_Task to complete_
Each word in the data below should be copied exactly; the images should not.

_Exercise data_
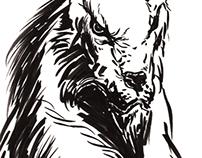 Ink Brush Multiliner - Sketches & Illustrations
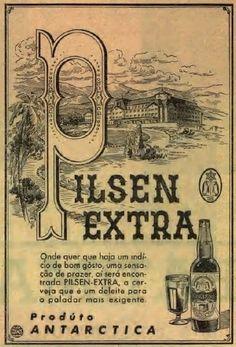 Propaganda Bebidas 3 Vintage Labels, Vintage Posters, Brain Art, Beer Poster, Drink Signs, Beer Label, Antarctica, Vintage Advertisements, Brewery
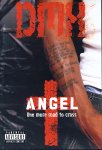 DMX - Angel: One More Road To Cross (DVD)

_Answer_
 Ink Brush Multiliner - Sketches & Illustrations
 Propaganda Bebidas 3 Vintage Labels, Vintage Posters, Brain Art, Beer Poster, Drink Signs, Beer Label, Antarctica, Vintage Advertisements, Brewery
 DMX - Angel: One More Road To Cross (DVD)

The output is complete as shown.